As someone who has worked on a high performance Scala application for over a year now, and who has brought up performance of this kind as a pain point with Typesafe folks before, I have to say that I've never gotten the impression that generating optimized byte code was a core priority of the core Scala developers. To the contrary, my sense from the mailing list is that the general stance has been that HotSpot will optimize away the pain points, which more often than not turns out to not really be a sufficient answer (and is frustrating).

It's not surprising that optimizing core loops takes low-level magic and hackery, but I think it's fair to say that optimization and performance has not appeared as a significant priority of those moving Scala forward. And that can be very painful to those of us working through optimization pain on our own projects.

Another good question: where are these optimization pointers listed, and are they really consistent (or tested) from version to version?

All of that said, your main point is absolutely true. And while I need to iterate over large collections (which, in the end, have to be arrays) quickly, it's true that most programming doesn't require that.

But, for all of its flaws, micro-optimization could use some love.

Anonymous said...

To be honest, this laundry list of pitfalls and caveats brings bad very ugly memories of similar lists for C++ a decade ago.

Not a good sign...

I root for you, guys, and I hope you can pull Scala out of the hole it's slowly sinking into, but I'm growing more and more disillusioned that Scala can be salvaged at this point.

Anonymous said...

@Josh - The fact that the Typesafe folks reached out to Coda @ Yammer (and are continuing to work with him) shows they have at least some interest in the performance problems.

@Anonymous - "...this laundry list of pitfalls and caveats brings bad very ugly memories of similar lists for C++ a decade ago." Hmmm... people were complaining about Java's performance a decade ago. You'll have to go back 2 decades for C++'s dirty laundry. And three decades for C. See a pattern?

Anonymous said...

While some "grow disillusioned," others produce astonishing results that are simply impossible to do in Java. After programming in C (since 1985), then C++, then Java, and now Scala, and having used Scala as much as possible for the past several years, I have to say that working in Java is like eating at McDonald's instead of Ruth's Chris Steak House. You won't starve at either, but one will certainly be a heck of a lot more enjoyable.

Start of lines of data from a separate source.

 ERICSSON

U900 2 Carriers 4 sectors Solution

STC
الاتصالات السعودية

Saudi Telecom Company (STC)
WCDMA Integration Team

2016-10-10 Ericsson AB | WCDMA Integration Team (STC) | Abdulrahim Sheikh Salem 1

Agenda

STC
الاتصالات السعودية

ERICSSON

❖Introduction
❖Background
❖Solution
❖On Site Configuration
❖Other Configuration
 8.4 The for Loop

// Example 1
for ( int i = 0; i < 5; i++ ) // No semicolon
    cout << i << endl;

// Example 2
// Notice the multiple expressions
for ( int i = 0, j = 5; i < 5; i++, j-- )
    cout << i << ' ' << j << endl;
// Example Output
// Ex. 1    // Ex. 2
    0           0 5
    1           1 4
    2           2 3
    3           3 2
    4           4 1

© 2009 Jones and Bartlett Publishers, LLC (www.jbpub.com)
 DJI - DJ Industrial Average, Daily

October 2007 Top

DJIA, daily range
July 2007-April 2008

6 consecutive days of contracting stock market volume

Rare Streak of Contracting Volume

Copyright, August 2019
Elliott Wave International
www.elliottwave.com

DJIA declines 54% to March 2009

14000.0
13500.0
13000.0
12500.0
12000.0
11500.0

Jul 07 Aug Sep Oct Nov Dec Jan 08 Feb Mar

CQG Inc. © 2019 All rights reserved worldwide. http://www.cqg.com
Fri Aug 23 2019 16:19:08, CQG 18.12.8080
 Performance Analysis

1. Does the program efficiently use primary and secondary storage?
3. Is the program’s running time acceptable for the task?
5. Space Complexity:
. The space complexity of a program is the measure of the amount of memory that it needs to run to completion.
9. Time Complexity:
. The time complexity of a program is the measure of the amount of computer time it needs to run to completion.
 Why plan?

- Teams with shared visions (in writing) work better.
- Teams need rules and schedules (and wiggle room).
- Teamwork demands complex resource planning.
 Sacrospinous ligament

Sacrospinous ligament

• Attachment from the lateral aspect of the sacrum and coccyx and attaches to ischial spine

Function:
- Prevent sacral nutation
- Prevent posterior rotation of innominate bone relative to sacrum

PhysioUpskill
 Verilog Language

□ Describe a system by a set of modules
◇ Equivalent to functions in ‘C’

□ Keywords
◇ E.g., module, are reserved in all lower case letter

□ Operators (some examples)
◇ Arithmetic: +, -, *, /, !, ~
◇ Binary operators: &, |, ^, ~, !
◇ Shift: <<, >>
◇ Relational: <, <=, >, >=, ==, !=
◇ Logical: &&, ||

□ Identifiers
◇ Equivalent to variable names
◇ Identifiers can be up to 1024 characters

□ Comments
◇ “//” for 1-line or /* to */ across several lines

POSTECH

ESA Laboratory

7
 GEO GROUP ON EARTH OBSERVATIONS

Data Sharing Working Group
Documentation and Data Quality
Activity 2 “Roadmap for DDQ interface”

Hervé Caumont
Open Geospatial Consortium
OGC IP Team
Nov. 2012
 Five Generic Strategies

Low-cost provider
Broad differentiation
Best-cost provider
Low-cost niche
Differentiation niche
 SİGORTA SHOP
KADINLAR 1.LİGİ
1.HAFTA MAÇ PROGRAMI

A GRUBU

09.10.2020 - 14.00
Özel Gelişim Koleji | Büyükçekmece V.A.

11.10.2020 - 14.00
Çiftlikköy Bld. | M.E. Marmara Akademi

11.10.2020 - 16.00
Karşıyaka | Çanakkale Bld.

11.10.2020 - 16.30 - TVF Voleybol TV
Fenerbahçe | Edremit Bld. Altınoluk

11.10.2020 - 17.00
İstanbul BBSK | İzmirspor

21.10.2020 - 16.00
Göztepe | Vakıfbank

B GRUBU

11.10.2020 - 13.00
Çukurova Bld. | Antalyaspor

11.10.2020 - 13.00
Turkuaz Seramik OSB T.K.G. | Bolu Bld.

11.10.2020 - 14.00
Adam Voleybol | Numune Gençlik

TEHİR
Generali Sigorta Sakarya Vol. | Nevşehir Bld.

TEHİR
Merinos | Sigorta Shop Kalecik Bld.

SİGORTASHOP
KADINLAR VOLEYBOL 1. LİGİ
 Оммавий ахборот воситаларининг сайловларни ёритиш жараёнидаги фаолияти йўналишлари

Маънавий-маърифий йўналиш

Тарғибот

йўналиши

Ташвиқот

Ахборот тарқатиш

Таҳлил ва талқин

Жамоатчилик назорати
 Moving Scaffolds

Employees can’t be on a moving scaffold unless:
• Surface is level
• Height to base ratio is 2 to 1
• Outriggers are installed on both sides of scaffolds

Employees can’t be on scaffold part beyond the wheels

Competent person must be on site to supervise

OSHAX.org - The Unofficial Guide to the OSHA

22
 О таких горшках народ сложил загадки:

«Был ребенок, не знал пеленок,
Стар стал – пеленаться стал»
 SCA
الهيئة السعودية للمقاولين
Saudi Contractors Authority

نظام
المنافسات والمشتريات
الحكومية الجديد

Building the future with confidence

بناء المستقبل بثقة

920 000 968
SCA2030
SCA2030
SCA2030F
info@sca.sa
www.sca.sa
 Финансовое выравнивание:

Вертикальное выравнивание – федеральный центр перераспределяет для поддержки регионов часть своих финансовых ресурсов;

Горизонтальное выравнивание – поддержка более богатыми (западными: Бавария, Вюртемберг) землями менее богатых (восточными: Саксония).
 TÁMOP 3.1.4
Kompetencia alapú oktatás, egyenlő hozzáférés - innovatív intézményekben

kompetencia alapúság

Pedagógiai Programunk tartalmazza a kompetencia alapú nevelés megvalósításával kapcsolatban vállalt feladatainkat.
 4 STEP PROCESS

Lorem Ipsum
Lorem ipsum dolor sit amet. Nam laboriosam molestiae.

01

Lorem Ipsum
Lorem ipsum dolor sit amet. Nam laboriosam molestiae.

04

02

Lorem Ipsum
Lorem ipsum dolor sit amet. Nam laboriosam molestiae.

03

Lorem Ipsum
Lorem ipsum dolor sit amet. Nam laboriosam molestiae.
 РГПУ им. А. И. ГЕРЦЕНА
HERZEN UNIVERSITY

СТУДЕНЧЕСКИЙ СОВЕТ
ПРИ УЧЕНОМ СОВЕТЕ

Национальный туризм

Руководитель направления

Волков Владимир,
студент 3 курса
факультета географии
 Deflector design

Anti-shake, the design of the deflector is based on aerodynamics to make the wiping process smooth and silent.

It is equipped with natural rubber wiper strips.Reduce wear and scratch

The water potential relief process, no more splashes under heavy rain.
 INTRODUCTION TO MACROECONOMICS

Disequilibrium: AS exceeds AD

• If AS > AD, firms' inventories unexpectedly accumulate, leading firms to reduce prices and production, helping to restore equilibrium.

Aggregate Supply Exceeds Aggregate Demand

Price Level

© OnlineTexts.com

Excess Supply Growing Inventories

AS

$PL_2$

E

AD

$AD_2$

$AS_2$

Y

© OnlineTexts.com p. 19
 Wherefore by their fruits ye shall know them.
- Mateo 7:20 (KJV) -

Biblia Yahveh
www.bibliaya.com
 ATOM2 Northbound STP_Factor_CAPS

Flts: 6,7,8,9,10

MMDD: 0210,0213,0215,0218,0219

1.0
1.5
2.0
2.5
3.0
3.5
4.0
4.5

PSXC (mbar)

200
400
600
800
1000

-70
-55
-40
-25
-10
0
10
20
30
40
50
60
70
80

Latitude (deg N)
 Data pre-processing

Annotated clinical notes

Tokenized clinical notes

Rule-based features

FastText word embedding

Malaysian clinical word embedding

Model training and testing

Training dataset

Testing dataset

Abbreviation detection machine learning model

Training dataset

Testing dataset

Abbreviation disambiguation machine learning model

Perspectives on Technology, Software Development and Life said...

I think it feels like history repeating itself. People looked at Java 1 and they said Wow that's nice and then there were detractors who would say, hey but C++ is faster, I can get people to code C++ and so on..and then Java improved on performance after until Java 5. I think the fact that people are now finding problems with performance of some of the Scala constructs is next step in the evolution of language because they are now zooming in on specifics. Once these set of problems are fixed for them..they will zoom in again find more problems. Thats where probably Typesafe would have to work hard day and night to fix all these or come up with Effective Scala(?).